SOURCE TEXT:
The sixth and final episode of the season for ESPN’s “30 for 30” series will focus on the legendary two-sport professional athlete Bo Jackson.
“You Don’t Know Bo,” premiering Dec. 8 at 9 p.m., will focus on the man behind the Heisman Trophy, the 2,782 rushing yards and the 500-foot home runs bombs that made him one of the most celebrated sportsmen of the our time.
“People refer to him as potentially the greatest athlete who ever lived, and he somehow captured our imaginations in a way that nobody else has and part of that is the brevity of his career,” says the film’s director Michael Bonfiglio.
Bo, the Auburn alum from Bessemer, Ala., began his pro career as an outfielder for the Kansas City Royals in 1986, the same year he was drafted by the Los Angeles Raiders for his first professional gridiron start the following year.
During the 1990 NFL playoffs however, Bo suffered a hip injury that led to the end of his NFL career after just three years.
Following surgery and rehabilitation, it was discovered that Jackson had avascular necrosis, a condition caused by decreased blood supply to the head of his left femur. It required that Bos hip be replaced. But, he was able to return to baseball in 1993 as a member of the Chicago White Sox after the Royals released him.
He famously hit a home run on his first swing for Chicago against the New York Yankees, and went on to crack 16 more. In 1994, he signed with the California Angels as a free agent for one last season, where he hit another 13 home runs before retiring during the strike.

TASK DETAILS: Rewrite the stretch of the Bo Jackson article from "Following surgery and" through "Royals released him.", swapping "rehabilitation" for "physical therapy".

RAW DATA:
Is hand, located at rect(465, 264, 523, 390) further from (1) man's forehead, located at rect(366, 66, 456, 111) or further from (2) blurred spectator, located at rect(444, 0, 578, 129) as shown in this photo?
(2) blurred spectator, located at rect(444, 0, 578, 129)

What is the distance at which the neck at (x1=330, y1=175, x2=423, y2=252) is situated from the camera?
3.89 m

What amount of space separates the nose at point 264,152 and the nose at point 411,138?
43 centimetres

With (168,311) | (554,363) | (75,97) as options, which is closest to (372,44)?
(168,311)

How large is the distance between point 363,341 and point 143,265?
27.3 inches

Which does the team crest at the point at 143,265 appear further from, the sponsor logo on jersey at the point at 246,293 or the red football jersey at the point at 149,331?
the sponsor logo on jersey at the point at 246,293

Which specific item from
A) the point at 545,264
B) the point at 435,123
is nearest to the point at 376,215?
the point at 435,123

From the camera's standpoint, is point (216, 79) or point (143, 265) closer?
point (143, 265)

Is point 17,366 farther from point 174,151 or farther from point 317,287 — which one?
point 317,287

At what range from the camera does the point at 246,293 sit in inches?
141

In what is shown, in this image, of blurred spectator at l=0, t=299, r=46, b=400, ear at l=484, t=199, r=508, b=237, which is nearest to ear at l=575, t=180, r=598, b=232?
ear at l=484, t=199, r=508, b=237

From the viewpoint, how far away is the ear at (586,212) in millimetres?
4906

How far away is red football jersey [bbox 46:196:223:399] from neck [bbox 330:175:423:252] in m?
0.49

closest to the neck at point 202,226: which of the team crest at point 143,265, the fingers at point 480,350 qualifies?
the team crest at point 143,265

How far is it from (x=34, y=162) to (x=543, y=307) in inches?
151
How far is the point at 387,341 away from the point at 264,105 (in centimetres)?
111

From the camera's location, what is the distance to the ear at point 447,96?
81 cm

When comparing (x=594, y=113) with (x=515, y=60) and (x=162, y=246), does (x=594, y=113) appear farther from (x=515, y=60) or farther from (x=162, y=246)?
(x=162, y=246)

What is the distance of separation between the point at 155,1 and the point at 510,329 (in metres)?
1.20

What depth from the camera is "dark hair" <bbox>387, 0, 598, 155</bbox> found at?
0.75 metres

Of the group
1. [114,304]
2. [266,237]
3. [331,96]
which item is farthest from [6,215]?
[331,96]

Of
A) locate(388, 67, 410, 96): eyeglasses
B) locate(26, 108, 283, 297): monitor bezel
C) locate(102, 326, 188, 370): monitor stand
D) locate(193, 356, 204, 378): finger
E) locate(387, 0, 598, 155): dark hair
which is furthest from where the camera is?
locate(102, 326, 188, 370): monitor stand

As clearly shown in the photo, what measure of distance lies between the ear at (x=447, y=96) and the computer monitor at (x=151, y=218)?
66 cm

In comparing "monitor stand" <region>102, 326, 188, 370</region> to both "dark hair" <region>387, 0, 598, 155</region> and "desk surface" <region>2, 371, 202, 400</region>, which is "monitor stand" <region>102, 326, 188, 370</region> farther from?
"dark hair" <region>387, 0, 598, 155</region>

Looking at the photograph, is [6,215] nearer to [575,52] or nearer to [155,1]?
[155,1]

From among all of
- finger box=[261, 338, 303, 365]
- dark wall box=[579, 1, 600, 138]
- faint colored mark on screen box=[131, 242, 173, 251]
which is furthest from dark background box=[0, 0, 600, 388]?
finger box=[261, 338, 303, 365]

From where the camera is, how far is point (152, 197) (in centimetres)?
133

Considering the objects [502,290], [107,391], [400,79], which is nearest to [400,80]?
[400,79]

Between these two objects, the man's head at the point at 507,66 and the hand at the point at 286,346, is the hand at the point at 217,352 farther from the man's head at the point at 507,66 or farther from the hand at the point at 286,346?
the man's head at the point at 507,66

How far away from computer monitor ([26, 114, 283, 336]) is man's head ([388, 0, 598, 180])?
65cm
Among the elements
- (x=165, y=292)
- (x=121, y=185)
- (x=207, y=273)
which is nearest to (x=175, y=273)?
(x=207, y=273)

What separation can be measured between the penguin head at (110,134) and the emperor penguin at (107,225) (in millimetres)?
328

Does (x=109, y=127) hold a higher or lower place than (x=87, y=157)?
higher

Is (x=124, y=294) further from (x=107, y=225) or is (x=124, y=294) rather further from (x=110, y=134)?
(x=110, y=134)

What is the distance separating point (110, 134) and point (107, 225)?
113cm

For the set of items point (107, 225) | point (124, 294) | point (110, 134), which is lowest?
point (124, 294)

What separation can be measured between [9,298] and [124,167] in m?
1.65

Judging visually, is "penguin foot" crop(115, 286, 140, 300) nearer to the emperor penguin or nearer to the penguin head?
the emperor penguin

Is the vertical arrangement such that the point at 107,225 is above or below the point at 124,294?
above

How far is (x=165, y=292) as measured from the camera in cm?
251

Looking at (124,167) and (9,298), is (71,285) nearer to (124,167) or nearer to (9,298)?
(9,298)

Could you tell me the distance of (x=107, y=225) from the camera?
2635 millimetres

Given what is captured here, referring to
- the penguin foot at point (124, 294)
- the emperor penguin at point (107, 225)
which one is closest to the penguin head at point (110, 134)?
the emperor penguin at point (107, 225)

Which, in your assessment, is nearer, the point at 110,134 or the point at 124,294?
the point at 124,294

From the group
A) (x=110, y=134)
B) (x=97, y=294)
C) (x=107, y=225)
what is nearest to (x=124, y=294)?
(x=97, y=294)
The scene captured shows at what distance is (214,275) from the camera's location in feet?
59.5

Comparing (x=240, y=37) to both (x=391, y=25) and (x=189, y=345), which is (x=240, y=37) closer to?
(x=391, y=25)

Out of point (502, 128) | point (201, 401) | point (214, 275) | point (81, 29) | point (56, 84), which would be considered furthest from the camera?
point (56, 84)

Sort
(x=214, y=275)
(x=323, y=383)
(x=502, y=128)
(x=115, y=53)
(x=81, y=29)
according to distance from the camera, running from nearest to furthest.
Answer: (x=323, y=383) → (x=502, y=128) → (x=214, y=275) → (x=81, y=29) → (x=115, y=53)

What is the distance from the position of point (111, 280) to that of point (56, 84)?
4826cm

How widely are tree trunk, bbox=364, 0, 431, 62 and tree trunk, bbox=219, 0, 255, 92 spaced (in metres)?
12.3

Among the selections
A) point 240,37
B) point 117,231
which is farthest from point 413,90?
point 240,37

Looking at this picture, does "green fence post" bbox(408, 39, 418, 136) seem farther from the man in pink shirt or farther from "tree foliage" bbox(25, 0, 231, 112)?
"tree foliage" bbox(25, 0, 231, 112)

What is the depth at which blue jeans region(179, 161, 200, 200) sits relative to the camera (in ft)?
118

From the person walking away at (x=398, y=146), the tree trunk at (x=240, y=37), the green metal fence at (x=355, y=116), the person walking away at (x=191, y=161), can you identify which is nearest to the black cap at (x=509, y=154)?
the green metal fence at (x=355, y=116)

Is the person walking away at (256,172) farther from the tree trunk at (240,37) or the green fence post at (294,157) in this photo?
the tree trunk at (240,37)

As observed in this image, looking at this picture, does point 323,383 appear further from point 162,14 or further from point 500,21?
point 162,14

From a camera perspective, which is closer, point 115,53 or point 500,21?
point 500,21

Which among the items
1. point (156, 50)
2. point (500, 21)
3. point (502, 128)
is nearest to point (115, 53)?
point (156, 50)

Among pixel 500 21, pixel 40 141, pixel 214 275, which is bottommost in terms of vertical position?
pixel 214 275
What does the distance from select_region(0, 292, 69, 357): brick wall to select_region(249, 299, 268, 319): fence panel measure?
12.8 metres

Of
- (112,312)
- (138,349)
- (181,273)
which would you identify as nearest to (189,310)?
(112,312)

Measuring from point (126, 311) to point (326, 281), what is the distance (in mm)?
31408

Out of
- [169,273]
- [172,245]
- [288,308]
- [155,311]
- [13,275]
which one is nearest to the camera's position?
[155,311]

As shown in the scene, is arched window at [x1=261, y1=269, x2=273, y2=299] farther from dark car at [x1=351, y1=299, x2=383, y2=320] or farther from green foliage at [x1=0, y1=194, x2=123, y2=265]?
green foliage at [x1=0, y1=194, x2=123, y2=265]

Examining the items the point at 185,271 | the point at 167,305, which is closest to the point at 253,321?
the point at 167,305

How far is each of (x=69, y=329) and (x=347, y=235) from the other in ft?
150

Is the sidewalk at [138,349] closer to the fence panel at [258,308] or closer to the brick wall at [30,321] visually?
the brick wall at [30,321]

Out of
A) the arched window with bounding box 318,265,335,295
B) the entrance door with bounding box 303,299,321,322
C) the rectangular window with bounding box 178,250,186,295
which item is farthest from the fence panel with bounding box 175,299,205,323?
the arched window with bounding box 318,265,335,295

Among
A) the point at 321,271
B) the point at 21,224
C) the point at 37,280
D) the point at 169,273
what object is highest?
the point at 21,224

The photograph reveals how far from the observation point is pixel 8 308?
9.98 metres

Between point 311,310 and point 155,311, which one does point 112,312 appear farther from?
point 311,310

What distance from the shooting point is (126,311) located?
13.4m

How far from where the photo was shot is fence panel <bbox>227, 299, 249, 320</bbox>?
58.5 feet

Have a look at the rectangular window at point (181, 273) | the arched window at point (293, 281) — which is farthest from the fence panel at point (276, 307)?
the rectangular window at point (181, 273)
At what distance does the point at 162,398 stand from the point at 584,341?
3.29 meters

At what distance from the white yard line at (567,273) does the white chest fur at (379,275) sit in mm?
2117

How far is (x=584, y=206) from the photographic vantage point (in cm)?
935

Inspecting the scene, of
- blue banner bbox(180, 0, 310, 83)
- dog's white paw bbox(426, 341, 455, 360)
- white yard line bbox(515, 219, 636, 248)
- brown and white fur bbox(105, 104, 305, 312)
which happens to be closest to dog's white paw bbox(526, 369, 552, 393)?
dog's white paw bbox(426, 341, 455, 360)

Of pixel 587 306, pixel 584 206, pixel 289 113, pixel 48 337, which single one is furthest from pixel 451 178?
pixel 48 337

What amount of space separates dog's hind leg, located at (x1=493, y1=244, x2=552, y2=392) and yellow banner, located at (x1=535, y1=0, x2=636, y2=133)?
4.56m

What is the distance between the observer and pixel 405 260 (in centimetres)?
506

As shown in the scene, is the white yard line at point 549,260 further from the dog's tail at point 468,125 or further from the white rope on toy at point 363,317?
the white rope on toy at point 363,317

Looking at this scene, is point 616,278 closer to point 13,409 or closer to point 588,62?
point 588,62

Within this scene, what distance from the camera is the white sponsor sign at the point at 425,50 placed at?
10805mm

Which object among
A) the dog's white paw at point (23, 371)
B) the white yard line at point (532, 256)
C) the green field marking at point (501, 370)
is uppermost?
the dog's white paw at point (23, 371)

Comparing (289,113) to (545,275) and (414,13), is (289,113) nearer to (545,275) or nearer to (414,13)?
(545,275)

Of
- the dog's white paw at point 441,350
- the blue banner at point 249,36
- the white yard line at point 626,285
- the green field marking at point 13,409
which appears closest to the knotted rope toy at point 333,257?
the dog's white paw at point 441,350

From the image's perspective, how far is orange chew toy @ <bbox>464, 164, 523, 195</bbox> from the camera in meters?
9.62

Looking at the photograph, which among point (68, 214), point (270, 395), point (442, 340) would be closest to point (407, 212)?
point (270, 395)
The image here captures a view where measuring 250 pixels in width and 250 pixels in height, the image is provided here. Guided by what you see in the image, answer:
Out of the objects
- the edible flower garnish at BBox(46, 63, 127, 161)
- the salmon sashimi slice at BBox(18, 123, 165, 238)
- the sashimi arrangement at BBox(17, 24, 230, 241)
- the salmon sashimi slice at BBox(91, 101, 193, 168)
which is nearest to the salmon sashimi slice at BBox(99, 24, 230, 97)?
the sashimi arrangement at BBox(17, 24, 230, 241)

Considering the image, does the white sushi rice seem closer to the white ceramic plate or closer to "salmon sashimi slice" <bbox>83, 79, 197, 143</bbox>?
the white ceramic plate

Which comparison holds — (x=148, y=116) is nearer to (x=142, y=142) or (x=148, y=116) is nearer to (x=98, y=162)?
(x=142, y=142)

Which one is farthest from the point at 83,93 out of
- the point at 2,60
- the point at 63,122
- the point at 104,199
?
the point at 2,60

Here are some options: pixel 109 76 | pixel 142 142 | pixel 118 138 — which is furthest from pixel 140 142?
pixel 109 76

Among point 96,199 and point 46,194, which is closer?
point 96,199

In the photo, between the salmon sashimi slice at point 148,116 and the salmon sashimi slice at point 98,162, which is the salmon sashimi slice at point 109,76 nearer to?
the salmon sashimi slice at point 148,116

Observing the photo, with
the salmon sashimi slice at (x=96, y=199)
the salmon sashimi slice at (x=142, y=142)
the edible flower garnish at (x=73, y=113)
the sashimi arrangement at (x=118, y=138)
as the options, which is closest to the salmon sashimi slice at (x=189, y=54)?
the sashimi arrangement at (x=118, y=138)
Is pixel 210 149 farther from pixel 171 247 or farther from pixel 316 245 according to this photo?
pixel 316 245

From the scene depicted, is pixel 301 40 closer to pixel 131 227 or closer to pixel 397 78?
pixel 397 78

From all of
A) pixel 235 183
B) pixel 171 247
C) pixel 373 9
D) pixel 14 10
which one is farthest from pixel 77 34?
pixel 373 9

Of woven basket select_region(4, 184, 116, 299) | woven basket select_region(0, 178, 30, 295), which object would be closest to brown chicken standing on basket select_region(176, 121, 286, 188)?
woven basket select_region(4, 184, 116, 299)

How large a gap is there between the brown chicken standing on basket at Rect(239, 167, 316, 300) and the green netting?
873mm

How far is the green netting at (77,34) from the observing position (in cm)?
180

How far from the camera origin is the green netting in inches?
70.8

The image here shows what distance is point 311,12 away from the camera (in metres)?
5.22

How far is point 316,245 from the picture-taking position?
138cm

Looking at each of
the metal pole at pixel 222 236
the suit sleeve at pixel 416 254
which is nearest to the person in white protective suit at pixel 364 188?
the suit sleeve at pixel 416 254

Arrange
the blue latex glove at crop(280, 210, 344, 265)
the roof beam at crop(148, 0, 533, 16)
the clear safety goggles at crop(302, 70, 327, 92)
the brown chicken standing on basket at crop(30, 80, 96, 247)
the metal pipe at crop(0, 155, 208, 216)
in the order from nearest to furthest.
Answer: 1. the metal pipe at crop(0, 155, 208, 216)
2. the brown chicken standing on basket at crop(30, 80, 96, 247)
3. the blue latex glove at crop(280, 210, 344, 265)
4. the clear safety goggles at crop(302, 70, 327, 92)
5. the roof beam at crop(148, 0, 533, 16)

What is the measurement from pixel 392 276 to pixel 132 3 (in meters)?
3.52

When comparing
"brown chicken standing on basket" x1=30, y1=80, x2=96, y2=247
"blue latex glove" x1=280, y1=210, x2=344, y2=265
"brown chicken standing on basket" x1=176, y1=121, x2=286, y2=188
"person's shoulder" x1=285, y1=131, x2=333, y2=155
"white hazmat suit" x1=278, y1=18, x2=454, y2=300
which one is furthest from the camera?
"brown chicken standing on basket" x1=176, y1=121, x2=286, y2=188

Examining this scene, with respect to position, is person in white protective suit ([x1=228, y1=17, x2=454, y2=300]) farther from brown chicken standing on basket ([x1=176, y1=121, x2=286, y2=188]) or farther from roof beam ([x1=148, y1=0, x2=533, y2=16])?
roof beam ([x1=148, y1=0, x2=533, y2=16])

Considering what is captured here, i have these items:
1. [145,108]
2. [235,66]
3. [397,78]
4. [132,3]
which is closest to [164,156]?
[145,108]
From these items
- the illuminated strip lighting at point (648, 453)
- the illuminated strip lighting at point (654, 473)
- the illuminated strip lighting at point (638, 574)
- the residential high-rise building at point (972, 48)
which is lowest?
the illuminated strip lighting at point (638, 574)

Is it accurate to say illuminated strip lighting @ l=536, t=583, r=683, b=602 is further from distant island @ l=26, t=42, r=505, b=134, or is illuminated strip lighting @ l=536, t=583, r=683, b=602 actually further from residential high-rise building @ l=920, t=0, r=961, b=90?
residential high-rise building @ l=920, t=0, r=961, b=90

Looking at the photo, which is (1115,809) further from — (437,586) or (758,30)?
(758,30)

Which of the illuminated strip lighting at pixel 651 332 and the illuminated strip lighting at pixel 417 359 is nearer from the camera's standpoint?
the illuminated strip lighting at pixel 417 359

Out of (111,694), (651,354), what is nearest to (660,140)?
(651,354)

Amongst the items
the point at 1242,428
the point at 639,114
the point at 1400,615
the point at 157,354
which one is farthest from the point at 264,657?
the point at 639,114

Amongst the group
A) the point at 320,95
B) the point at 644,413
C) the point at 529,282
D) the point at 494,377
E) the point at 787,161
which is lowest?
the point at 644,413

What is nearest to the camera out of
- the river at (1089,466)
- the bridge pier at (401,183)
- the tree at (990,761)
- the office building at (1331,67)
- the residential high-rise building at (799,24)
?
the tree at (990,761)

RESPONSE TO THIS TASK:
Following surgery and physical therapy, it was discovered that Jackson had avascular necrosis, a condition caused by decreased blood supply to the head of his left femur. It required that Bos hip be replaced. But, he was able to return to baseball in 1993 as a member of the Chicago White Sox after the Royals released him.